+++ Records for the exercise

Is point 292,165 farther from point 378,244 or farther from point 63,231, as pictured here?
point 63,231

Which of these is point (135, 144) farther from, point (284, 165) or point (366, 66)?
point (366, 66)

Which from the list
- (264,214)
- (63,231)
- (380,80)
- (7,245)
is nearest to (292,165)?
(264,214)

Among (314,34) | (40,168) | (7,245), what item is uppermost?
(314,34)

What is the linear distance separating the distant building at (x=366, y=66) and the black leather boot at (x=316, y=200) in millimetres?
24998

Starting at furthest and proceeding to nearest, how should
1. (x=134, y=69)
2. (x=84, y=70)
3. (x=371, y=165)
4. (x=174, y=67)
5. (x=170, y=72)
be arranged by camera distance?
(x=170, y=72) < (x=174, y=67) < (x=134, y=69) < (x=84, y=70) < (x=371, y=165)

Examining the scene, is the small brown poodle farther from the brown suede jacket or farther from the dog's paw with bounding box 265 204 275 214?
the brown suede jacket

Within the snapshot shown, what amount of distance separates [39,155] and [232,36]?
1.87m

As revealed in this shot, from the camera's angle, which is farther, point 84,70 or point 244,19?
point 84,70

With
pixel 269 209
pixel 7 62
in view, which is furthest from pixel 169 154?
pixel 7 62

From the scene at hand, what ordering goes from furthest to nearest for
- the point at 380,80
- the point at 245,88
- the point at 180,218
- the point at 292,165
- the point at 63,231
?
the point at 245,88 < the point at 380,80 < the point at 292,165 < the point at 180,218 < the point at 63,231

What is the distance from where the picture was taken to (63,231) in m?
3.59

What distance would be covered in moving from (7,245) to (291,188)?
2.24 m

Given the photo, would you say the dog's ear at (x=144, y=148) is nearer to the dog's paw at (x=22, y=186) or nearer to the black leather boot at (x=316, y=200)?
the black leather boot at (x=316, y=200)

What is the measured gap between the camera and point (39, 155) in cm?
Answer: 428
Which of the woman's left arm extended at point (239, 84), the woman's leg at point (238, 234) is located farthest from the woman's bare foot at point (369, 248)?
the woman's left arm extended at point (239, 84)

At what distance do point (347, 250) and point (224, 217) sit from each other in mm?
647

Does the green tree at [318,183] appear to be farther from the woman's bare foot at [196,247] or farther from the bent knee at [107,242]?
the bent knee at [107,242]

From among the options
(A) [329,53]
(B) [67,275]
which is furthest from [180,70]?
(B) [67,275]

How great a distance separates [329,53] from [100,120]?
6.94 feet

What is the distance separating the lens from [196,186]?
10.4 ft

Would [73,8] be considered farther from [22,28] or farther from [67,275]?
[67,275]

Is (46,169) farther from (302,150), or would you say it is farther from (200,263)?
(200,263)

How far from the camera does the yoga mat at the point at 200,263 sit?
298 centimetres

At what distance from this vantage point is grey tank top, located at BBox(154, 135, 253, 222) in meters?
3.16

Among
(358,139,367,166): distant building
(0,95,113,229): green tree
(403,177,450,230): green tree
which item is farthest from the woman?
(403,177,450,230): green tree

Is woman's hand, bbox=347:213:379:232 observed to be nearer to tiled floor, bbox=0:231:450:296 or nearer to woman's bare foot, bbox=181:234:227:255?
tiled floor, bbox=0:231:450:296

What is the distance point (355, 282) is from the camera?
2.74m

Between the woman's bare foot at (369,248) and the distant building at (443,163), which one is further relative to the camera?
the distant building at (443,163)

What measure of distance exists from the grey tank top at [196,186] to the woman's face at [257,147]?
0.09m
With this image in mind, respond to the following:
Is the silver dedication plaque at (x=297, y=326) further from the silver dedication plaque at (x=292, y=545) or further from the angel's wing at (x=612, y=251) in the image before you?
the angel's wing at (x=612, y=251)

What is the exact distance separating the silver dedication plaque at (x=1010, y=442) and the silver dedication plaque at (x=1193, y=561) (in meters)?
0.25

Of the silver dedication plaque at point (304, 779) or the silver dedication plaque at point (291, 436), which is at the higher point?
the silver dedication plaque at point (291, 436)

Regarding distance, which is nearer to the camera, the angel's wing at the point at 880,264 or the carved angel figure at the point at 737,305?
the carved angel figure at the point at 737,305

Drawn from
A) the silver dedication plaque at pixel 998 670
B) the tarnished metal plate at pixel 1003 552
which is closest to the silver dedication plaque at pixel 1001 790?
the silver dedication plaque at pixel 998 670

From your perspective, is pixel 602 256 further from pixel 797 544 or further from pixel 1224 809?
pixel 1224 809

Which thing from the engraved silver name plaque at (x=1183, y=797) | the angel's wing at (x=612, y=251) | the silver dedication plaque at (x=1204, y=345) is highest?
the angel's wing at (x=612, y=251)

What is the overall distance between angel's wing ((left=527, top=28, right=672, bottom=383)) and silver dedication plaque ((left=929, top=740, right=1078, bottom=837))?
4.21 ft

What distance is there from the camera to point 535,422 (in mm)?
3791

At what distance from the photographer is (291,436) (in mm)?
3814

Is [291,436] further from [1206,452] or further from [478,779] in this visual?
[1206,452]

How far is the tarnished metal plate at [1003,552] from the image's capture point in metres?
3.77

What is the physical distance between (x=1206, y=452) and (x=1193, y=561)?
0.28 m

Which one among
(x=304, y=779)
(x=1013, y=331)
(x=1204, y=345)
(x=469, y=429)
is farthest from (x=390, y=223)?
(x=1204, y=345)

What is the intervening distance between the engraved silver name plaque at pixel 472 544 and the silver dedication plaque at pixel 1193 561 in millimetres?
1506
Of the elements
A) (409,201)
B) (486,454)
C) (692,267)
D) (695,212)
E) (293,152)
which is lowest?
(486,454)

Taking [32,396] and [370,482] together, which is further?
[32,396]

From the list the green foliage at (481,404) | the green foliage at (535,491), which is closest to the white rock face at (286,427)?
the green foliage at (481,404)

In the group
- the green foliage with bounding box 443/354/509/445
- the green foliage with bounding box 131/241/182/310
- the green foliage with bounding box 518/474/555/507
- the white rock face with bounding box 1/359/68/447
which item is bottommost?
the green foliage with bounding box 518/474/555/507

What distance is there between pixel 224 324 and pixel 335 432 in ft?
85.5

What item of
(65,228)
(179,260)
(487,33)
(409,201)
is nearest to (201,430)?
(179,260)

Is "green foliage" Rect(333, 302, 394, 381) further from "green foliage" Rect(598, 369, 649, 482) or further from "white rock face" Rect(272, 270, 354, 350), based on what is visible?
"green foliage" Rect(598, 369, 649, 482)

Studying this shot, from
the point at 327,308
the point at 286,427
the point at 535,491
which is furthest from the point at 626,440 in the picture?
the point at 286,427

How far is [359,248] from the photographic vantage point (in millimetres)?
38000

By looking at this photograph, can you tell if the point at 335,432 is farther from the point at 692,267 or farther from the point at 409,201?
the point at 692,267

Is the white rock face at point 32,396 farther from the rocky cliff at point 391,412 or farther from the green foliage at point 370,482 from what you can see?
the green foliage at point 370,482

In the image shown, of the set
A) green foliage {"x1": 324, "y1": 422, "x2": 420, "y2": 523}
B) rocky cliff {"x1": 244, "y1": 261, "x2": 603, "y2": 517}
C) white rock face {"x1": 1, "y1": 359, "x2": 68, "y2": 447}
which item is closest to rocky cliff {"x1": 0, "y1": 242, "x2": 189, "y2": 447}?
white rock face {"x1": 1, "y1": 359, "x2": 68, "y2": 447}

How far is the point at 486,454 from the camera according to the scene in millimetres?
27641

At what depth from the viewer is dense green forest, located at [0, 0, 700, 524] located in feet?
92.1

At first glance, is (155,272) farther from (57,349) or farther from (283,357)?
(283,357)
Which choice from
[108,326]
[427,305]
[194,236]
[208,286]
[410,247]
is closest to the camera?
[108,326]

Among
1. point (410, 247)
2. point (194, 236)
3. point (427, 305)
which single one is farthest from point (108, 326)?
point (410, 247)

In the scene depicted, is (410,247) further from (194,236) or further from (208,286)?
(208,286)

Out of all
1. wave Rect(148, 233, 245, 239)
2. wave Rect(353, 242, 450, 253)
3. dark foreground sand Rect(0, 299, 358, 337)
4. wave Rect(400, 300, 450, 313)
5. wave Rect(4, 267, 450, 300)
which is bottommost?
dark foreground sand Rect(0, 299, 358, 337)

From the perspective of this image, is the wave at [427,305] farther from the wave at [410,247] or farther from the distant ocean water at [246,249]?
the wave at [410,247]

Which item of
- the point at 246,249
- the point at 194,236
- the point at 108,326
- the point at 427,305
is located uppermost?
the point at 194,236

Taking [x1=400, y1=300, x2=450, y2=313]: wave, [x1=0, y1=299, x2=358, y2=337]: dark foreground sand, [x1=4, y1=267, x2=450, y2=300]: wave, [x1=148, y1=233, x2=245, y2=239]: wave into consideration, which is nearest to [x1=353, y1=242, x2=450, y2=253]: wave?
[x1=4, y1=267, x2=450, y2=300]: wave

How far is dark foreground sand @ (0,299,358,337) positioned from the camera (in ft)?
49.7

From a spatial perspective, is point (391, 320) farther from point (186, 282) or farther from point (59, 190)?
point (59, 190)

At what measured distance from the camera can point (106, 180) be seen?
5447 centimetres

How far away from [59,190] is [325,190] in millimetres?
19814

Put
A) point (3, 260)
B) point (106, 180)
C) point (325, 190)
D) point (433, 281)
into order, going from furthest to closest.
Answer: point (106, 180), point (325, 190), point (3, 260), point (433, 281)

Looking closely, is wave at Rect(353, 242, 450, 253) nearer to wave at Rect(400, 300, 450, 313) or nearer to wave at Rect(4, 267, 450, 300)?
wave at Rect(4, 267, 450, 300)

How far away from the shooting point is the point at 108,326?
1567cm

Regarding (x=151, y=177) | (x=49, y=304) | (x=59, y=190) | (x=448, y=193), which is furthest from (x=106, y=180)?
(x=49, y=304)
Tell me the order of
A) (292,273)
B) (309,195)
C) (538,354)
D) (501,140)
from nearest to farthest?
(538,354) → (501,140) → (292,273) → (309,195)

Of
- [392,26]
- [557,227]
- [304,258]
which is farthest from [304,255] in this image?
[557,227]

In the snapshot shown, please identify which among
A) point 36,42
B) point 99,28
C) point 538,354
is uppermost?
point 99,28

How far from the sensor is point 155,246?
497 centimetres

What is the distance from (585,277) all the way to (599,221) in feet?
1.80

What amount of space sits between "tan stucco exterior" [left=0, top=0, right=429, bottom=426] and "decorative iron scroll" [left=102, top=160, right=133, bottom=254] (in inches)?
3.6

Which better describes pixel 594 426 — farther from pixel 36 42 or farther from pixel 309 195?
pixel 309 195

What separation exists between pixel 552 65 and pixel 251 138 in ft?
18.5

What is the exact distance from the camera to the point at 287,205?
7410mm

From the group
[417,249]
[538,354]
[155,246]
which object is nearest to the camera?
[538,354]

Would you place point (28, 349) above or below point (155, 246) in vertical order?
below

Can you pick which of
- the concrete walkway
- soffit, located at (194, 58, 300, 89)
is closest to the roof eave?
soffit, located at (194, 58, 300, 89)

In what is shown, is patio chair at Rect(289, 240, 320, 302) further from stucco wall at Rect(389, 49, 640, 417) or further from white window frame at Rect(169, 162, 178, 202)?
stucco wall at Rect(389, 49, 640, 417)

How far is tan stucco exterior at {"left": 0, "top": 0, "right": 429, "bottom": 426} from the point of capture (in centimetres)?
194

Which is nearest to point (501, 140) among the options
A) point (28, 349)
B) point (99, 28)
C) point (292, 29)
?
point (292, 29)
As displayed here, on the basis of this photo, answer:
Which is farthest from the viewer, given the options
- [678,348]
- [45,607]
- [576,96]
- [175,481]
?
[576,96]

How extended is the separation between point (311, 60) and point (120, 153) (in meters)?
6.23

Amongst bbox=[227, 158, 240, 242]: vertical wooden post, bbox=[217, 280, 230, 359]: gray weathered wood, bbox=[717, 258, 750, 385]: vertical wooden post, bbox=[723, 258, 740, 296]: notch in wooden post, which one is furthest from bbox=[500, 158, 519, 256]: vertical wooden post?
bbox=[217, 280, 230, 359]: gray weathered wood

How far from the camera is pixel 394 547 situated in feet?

++++++

• [What is needed] Each line from the one containing "Which better describes" through the end of the entries, both included, is to be returned exactly, with no other lines.

• [Result of the task]
Which better describes pixel 594 426 — farther from pixel 36 42 or farther from pixel 309 195?
pixel 309 195

What separation exists between pixel 552 65 and pixel 251 138 in ft?
18.5

What is the exact distance from the camera to the point at 287,205?
7410mm

From the group
[417,249]
[538,354]
[155,246]
which object is nearest to the camera?
[538,354]

Would you place point (28, 349) above or below point (155, 246) in vertical order?
below

Can you pick which of
- the concrete walkway
- soffit, located at (194, 58, 300, 89)
is closest to the roof eave?
soffit, located at (194, 58, 300, 89)

In what is shown, is patio chair at Rect(289, 240, 320, 302) further from stucco wall at Rect(389, 49, 640, 417) or further from white window frame at Rect(169, 162, 178, 202)?
stucco wall at Rect(389, 49, 640, 417)

How far is tan stucco exterior at {"left": 0, "top": 0, "right": 429, "bottom": 426} from the point of capture (in centimetres)?
194

Which is nearest to point (501, 140) among the options
A) point (28, 349)
B) point (99, 28)
C) point (292, 29)
?
point (292, 29)
As displayed here, on the basis of this photo, answer:
Which is farthest from the viewer, given the options
- [678,348]
- [45,607]
- [576,96]
- [175,481]
?
[576,96]

How extended is the separation between point (311, 60) and point (120, 153) (in meters)?
6.23

Amongst bbox=[227, 158, 240, 242]: vertical wooden post, bbox=[217, 280, 230, 359]: gray weathered wood, bbox=[717, 258, 750, 385]: vertical wooden post, bbox=[723, 258, 740, 296]: notch in wooden post, which one is furthest from bbox=[500, 158, 519, 256]: vertical wooden post?
bbox=[217, 280, 230, 359]: gray weathered wood

How far from the camera is pixel 394 547 situated in feet?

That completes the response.